日本語では、
お金を貯める
お金を節約する
のように言う。
英語では、このどちらにも save money がよく使われる。
save money
お金を貯める / 節約する
一方で、keep money は「お金を持ち続ける」「手元に置いておく」という感じになりやすく、 「貯金する」「節約する」の基本表現としては少しズレる。
この記事では、save money を入口に、お金に関する自然な英語のかたまりを整理する。
基本は save money
まず、基本形は次の通りである。
save money
お金を貯める / お金を節約する
たとえば、
I want to save money.
お金を貯めたい。
We need to save money for the trip.
旅行のためにお金を貯める必要がある。
This app helps me save money.
このアプリは節約に役立つ。
のように使う。
save money は、「将来のためにお金を残す」という意味でも、 「無駄に使わず節約する」という意味でも使える。
save は「救う」だけではない
save は「救う」と覚えることが多い。
save a person
人を救う
しかし、save には「取っておく」「無駄にしない」という意味もある。
save money
お金を貯める / 節約する
save time
時間を節約する
save energy
エネルギーを節約する
つまり、save は「失わないようにする」「大切に残す」という方向で考えると分かりやすい。
お金を無駄に使わずに残すから、
save money
になる。
keep money はどう違うのか
keep は「保つ」「持ち続ける」という意味を持つ。
keep the room clean
部屋をきれいに保つ
keep a promise
約束を守る
keep money と言うと、文脈によっては、
お金を持っておく
お金を手元に残しておく
のような意味にはなりうる。
しかし、「お金を貯める」「節約する」という一般的な意味では、
save money
の方が自然である。
keep は「状態を保つ」感じ、save は「無駄にせず残す」感じ、と整理するとよい。
save money for 〜
「〜のためにお金を貯める」と言いたいときは、
save money for 〜
の形を使う。
I'm saving money for a new computer.
新しいパソコンのためにお金を貯めている。
She is saving money for college.
彼女は大学のためにお金を貯めている。
この for は「目的」を表している。
つまり、
save money for 目的
で、「その目的のためにお金を貯める」という意味になる。
save up もよく使う
「お金を少しずつ貯める」という感じを出したいときは、
save up
もよく使う。
I'm saving up for a car.
車を買うためにお金を貯めている。
He saved up enough money to buy a guitar.
彼はギターを買うのに十分なお金を貯めた。
save up は、「目標に向かって積み上げて貯める」感じがある。
まずは save money を基本として覚え、余裕があれば save up も一緒に押さえるとよい。
spend money との対比で覚える
save money は、spend money と対比すると覚えやすい。
spend money
お金を使う
save money
お金を貯める / 節約する
spend は、お金や時間を費やすときに使う。
spend money on clothes
服にお金を使う
spend time studying
勉強に時間を費やす
一方、save は、無駄にせず残す方向である。
お金については、
spend money
save money
をセットで覚えると使いやすい。
日本語の「貯める」「節約する」に注意する
日本語では、「貯める」と「節約する」は少し違う。
お金を貯める
お金を節約する
しかし、英語ではどちらにも save money が使える。
I'm saving money for a trip.
旅行のためにお金を貯めている。
I stopped buying coffee every day to save money.
節約するために毎日コーヒーを買うのをやめた。
つまり、save money は、
将来のために貯める
無駄な出費を減らす
の両方で使える。
コロケーションとして覚える
save money は、単語を一つずつ考えるより、かたまりで覚えた方がよい表現である。
save money
save time
save energy
save money for 〜
save up for 〜
このような自然な単語の組み合わせを コロケーション という。
money という単語を知っていても、 save money や spend money という形を知らなければ、 英作文では使いにくい。
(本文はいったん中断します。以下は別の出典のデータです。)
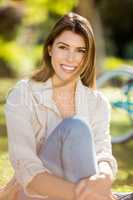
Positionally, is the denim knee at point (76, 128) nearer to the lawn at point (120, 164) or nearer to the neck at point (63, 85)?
the neck at point (63, 85)

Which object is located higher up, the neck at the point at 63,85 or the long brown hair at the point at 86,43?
the long brown hair at the point at 86,43

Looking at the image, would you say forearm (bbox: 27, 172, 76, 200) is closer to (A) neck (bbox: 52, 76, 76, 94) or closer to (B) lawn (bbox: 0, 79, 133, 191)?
(A) neck (bbox: 52, 76, 76, 94)

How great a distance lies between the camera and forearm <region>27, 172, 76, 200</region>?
Answer: 317 cm

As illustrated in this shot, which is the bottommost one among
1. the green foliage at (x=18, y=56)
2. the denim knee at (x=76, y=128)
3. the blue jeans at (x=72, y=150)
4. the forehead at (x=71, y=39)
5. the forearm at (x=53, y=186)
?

英語では、単語の意味だけでなく、どの動詞と結びつくのかを覚えることが大切である。
入試・英作文での注意
英作文では、次のような日本語が出たときに注意したい。
私は新しい自転車を買うためにお金を貯めています。
これは、
I am saving money for a new bike.
と言える。
また、
お金を節約するために外食を減らしました。
なら、
I ate out less to save money.
のように言える。
keep money ではなく、まず save money を自然に出せるようにしたい。
まとめ
「お金を貯める」「お金を節約する」は、英語で、
save money
と言う。
keep money は、「お金を持ち続ける」「手元に置いておく」という意味にはなりうるが、 「貯金する」「節約する」の基本表現としては save money が自然である。
一緒に覚えたい表現は、次の通りである。
save money
save money for 〜
save up for 〜
spend money on 〜
日本語の「使う」「貯める」「節約する」を一語ずつ英語にするのではなく、 英語では save money というかたまりで覚えることが大切である。